Stored data
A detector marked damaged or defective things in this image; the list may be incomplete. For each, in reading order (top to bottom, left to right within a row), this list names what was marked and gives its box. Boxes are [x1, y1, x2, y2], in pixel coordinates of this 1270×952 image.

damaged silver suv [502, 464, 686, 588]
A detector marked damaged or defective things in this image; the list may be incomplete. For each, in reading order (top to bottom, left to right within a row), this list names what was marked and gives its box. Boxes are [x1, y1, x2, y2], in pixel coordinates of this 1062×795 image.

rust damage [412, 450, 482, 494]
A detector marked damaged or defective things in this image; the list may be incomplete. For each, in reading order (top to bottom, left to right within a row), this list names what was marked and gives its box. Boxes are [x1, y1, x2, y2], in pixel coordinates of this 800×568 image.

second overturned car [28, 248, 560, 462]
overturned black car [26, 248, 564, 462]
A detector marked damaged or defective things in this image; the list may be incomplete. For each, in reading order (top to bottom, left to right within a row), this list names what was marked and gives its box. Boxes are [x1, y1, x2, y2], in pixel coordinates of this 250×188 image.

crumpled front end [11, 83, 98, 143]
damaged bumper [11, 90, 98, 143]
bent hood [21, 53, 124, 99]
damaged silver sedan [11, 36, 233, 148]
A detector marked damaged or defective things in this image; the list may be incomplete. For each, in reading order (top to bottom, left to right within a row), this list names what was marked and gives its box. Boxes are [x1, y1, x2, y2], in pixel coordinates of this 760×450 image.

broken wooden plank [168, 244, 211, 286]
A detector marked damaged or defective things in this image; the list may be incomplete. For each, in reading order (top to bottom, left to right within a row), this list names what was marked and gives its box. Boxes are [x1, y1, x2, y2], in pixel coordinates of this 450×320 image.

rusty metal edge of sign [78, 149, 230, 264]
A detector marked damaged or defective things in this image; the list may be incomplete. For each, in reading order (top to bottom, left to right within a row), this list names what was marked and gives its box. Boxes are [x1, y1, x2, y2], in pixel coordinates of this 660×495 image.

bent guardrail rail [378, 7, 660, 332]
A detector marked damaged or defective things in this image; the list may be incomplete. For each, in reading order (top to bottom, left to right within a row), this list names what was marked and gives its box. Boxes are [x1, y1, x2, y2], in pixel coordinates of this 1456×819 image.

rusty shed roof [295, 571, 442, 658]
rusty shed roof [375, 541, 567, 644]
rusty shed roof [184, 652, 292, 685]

**WORK TO COMPLETE**
Output the stored data above as a JSON list of strings, with each line as its own string and blank lines omitted.

**THE SOLUTION**
[
  "A detector marked damaged or defective things in this image; the list may be incomplete. For each, in reading order (top to bottom, left to right within a row), this list names what was marked and gives its box. Boxes are [x1, y1, x2, y2], in pixel coordinates of this 1270×952 image.",
  "damaged silver suv [502, 464, 686, 588]",
  "A detector marked damaged or defective things in this image; the list may be incomplete. For each, in reading order (top to bottom, left to right within a row), this list names what was marked and gives its box. Boxes are [x1, y1, x2, y2], in pixel coordinates of this 1062×795 image.",
  "rust damage [412, 450, 482, 494]",
  "A detector marked damaged or defective things in this image; the list may be incomplete. For each, in reading order (top to bottom, left to right within a row), this list names what was marked and gives its box. Boxes are [x1, y1, x2, y2], in pixel coordinates of this 800×568 image.",
  "second overturned car [28, 248, 560, 462]",
  "overturned black car [26, 248, 564, 462]",
  "A detector marked damaged or defective things in this image; the list may be incomplete. For each, in reading order (top to bottom, left to right within a row), this list names what was marked and gives its box. Boxes are [x1, y1, x2, y2], in pixel coordinates of this 250×188 image.",
  "crumpled front end [11, 83, 98, 143]",
  "damaged bumper [11, 90, 98, 143]",
  "bent hood [21, 53, 124, 99]",
  "damaged silver sedan [11, 36, 233, 148]",
  "A detector marked damaged or defective things in this image; the list may be incomplete. For each, in reading order (top to bottom, left to right within a row), this list names what was marked and gives its box. Boxes are [x1, y1, x2, y2], in pixel coordinates of this 760×450 image.",
  "broken wooden plank [168, 244, 211, 286]",
  "A detector marked damaged or defective things in this image; the list may be incomplete. For each, in reading order (top to bottom, left to right within a row), this list names what was marked and gives its box. Boxes are [x1, y1, x2, y2], in pixel coordinates of this 450×320 image.",
  "rusty metal edge of sign [78, 149, 230, 264]",
  "A detector marked damaged or defective things in this image; the list may be incomplete. For each, in reading order (top to bottom, left to right within a row), this list names what was marked and gives its box. Boxes are [x1, y1, x2, y2], in pixel coordinates of this 660×495 image.",
  "bent guardrail rail [378, 7, 660, 332]",
  "A detector marked damaged or defective things in this image; the list may be incomplete. For each, in reading order (top to bottom, left to right within a row), this list names what was marked and gives its box. Boxes are [x1, y1, x2, y2], in pixel coordinates of this 1456×819 image.",
  "rusty shed roof [295, 571, 442, 658]",
  "rusty shed roof [375, 541, 567, 644]",
  "rusty shed roof [184, 652, 292, 685]"
]